This is a very unique and interesting photograph. There are two versions of this photo available from NASA; one with no background and this one with. I've chosen this particular image because it has a better resolution with respect to seeing all of the spacecraft, the parachute and its cords.
NASA's Mars Phoenix Lander can be seen parachuting down to Mars, in this image captured by the High Resolution Imaging Science Experiment (HiRISE) camera on NASA's Mars Reconnaissance Orbiter. This is the first time that a spacecraft has imaged the final descent of another spacecraft onto a planetary body.
From a distance of about 310 kilometers (193 miles) above the surface of the Red Planet, Mars Reconnaissance Orbiter pointed its HiRISE obliquely toward Phoenix shortly after it opened its parachute while descending through the Martian atmosphere. The image reveals an apparent 10-meter-wide (30-foot-wide) parachute fully inflated. The bright pixels below the parachute show a dangling Phoenix. The image faintly detects the chords attaching the backshell and parachute. The surroundings look dark, but corresponds to the fully illuminated Martian surface, which is much darker than the parachute and backshell.

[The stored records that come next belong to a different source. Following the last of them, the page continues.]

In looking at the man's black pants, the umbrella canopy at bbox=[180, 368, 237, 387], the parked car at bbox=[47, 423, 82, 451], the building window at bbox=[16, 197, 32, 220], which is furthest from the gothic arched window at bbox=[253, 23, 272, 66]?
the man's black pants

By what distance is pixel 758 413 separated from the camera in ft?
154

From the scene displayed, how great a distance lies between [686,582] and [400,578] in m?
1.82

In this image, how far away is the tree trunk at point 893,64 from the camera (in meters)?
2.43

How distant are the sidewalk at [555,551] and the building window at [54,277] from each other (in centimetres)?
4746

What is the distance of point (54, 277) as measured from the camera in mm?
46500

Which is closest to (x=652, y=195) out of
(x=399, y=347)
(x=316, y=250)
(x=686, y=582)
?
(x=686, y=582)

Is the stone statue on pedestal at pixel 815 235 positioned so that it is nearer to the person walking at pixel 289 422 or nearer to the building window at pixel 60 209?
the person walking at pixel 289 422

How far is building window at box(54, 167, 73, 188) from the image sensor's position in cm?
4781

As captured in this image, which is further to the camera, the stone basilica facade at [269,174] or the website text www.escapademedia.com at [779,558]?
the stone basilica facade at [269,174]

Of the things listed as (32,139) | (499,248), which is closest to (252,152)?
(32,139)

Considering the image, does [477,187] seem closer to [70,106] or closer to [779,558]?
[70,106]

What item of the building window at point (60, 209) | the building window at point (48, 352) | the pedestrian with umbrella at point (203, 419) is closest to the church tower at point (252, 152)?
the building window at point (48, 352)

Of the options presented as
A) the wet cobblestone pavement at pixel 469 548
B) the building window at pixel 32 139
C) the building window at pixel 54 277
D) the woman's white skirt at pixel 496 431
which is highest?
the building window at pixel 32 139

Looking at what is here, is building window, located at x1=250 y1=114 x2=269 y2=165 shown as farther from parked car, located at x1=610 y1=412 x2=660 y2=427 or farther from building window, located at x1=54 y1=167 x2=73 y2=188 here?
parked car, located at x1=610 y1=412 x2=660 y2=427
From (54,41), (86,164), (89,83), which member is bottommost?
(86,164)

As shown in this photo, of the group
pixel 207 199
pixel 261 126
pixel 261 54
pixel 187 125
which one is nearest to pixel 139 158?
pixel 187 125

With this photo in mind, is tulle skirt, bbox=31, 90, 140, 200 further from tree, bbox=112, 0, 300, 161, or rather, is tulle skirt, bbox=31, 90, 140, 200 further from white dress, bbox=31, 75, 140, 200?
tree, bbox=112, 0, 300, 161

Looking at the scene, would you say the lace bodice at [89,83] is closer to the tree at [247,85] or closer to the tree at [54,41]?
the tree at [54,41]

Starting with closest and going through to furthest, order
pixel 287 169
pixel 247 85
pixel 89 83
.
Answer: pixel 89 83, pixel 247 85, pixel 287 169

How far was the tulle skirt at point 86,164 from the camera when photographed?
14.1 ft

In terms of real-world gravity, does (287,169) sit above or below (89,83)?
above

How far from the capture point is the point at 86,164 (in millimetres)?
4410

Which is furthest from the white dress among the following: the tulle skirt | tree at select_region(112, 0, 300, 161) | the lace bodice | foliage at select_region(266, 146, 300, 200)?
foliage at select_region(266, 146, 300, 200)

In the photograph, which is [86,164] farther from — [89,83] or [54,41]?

Phoenix released its parachute at an altitude of about 12.6 kilometers (7.8 miles) and a velocity of 1.7 times the speed of sound.
The HiRISE, acquired this image on May 25, 2008, at 4:36 p.m. Pacific Time (7:36 p.m. Eastern Time). It is a highly oblique view of the Martian surface, 26 degrees above the horizon, or 64 degrees from the normal straight-down imaging of Mars Reconnaissance Orbiter. The image has a scale of 0.76 meters per pixel.
This image has been brightened to show the patterned surface of Mars in the background.